INFORMATION SHOWN:
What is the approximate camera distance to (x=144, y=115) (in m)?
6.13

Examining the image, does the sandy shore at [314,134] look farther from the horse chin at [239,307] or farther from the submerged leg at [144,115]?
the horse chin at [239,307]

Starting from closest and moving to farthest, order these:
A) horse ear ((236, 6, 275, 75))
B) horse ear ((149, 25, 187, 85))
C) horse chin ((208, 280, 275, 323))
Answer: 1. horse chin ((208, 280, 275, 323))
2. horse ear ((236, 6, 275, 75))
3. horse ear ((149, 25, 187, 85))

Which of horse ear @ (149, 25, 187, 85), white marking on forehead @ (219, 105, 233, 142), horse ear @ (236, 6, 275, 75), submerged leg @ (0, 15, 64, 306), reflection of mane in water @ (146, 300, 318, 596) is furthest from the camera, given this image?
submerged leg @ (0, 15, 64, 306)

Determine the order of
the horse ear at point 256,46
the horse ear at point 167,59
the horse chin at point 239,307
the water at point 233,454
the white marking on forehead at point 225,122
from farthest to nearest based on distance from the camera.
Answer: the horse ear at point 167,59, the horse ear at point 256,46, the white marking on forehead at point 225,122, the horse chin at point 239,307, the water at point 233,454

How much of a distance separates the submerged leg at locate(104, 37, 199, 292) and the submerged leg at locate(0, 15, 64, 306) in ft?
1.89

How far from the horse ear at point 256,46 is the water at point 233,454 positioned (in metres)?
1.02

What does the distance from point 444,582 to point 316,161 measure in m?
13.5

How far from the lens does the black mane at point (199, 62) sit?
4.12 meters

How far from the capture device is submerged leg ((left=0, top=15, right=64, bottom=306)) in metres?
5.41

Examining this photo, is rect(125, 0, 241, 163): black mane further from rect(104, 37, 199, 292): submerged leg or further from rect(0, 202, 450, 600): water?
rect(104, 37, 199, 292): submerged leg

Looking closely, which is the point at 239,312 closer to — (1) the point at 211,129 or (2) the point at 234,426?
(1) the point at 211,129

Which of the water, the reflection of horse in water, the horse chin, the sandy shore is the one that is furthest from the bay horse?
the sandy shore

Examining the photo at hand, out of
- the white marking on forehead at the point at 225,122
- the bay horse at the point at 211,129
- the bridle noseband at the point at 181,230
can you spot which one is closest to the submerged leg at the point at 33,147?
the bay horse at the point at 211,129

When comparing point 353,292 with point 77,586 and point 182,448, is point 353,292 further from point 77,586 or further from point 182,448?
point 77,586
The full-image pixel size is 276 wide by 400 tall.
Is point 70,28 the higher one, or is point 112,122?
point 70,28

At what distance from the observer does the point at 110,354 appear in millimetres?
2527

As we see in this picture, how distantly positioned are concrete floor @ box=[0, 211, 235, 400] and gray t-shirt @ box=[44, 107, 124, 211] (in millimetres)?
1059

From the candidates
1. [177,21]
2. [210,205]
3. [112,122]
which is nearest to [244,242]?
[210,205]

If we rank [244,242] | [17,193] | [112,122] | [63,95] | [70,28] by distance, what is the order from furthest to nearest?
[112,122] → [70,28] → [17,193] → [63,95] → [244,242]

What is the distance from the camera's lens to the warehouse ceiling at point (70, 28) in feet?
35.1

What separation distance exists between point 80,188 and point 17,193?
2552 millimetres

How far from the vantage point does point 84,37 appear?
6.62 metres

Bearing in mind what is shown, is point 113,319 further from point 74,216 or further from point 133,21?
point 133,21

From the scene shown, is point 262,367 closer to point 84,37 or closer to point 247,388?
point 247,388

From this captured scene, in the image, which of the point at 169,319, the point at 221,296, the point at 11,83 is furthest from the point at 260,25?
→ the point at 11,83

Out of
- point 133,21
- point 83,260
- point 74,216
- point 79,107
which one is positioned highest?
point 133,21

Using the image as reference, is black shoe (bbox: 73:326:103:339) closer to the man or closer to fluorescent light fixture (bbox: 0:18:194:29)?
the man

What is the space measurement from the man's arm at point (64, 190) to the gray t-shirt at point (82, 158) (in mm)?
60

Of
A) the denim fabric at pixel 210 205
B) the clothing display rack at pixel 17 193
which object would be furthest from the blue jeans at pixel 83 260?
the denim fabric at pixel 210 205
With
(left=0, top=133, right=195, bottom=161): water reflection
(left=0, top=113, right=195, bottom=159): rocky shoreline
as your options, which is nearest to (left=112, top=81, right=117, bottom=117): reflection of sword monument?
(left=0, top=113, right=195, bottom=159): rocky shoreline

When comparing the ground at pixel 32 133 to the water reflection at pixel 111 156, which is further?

PROBLEM DETAILS:
Reproduce all of the data above verbatim, keeping every line and its order unchanged.

TASK OUTPUT:
What is the approximate camera distance to (x=144, y=115) (in m)?
6.13

Examining the image, does the sandy shore at [314,134] look farther from the horse chin at [239,307] or farther from the submerged leg at [144,115]?
the horse chin at [239,307]

Starting from closest and moving to farthest, order these:
A) horse ear ((236, 6, 275, 75))
B) horse ear ((149, 25, 187, 85))
C) horse chin ((208, 280, 275, 323))
Answer: 1. horse chin ((208, 280, 275, 323))
2. horse ear ((236, 6, 275, 75))
3. horse ear ((149, 25, 187, 85))

Which of horse ear @ (149, 25, 187, 85), white marking on forehead @ (219, 105, 233, 142), horse ear @ (236, 6, 275, 75), submerged leg @ (0, 15, 64, 306), reflection of mane in water @ (146, 300, 318, 596) is furthest from the camera, given this image?
submerged leg @ (0, 15, 64, 306)

Determine the order of
the horse ear at point 256,46
the horse ear at point 167,59
the horse chin at point 239,307
the water at point 233,454
the white marking on forehead at point 225,122
from farthest to nearest based on distance from the camera.
Answer: the horse ear at point 167,59, the horse ear at point 256,46, the white marking on forehead at point 225,122, the horse chin at point 239,307, the water at point 233,454

How much of a distance separates the submerged leg at locate(104, 37, 199, 292) and the submerged leg at locate(0, 15, 64, 306) in ft?
1.89

How far from the horse ear at point 256,46 is the water at point 233,454 positioned (in metres)?
1.02

What does the distance from point 444,582 to point 316,161 measure in m?
13.5

How far from the lens does the black mane at point (199, 62) sit?
4.12 meters

How far from the capture device is submerged leg ((left=0, top=15, right=64, bottom=306)) in metres?
5.41

Examining this photo, is rect(125, 0, 241, 163): black mane further from rect(104, 37, 199, 292): submerged leg or further from rect(0, 202, 450, 600): water?
rect(104, 37, 199, 292): submerged leg

Looking closely, which is the point at 239,312 closer to — (1) the point at 211,129 or (2) the point at 234,426?
(1) the point at 211,129

Which of the water, the reflection of horse in water, the horse chin, the sandy shore is the one that is furthest from the bay horse?
the sandy shore

Examining the photo at hand, out of
- the white marking on forehead at the point at 225,122
- the bay horse at the point at 211,129
- the bridle noseband at the point at 181,230
can you spot which one is closest to the submerged leg at the point at 33,147?
the bay horse at the point at 211,129

When comparing point 353,292 with point 77,586 and point 182,448, is point 353,292 further from point 77,586 or further from point 182,448?
point 77,586
The full-image pixel size is 276 wide by 400 tall.
Is point 70,28 the higher one, or is point 112,122?
point 70,28

At what distance from the observer does the point at 110,354 appear in millimetres?
2527

As we see in this picture, how distantly positioned are concrete floor @ box=[0, 211, 235, 400] and gray t-shirt @ box=[44, 107, 124, 211] (in millimetres)?
1059

From the candidates
1. [177,21]
2. [210,205]
3. [112,122]
which is nearest to [244,242]?
[210,205]

If we rank [244,242] | [17,193] | [112,122] | [63,95] | [70,28] by distance, what is the order from furthest to nearest?
[112,122] → [70,28] → [17,193] → [63,95] → [244,242]

What is the distance from the camera's lens to the warehouse ceiling at point (70, 28) in feet?
35.1

What separation distance exists between point 80,188 and point 17,193?
2552 millimetres

How far from the vantage point does point 84,37 appear?
6.62 metres

Bearing in mind what is shown, is point 113,319 further from point 74,216 or further from point 133,21?
point 133,21

From the scene shown, is point 262,367 closer to point 84,37 or closer to point 247,388?
point 247,388

From this captured scene, in the image, which of the point at 169,319, the point at 221,296, the point at 11,83 is furthest from the point at 260,25?
→ the point at 11,83

Out of
- point 133,21
- point 83,260
- point 74,216
- point 79,107
which one is positioned highest?
point 133,21

Using the image as reference, is black shoe (bbox: 73:326:103:339) closer to the man or closer to fluorescent light fixture (bbox: 0:18:194:29)?
the man

What is the space measurement from the man's arm at point (64, 190) to the gray t-shirt at point (82, 158) (in mm)?
60

Of
A) the denim fabric at pixel 210 205
B) the clothing display rack at pixel 17 193
which object would be furthest from the blue jeans at pixel 83 260?
the denim fabric at pixel 210 205
With
(left=0, top=133, right=195, bottom=161): water reflection
(left=0, top=113, right=195, bottom=159): rocky shoreline
as your options, which is nearest to (left=112, top=81, right=117, bottom=117): reflection of sword monument?
(left=0, top=113, right=195, bottom=159): rocky shoreline

When comparing the ground at pixel 32 133 to the water reflection at pixel 111 156, which is further?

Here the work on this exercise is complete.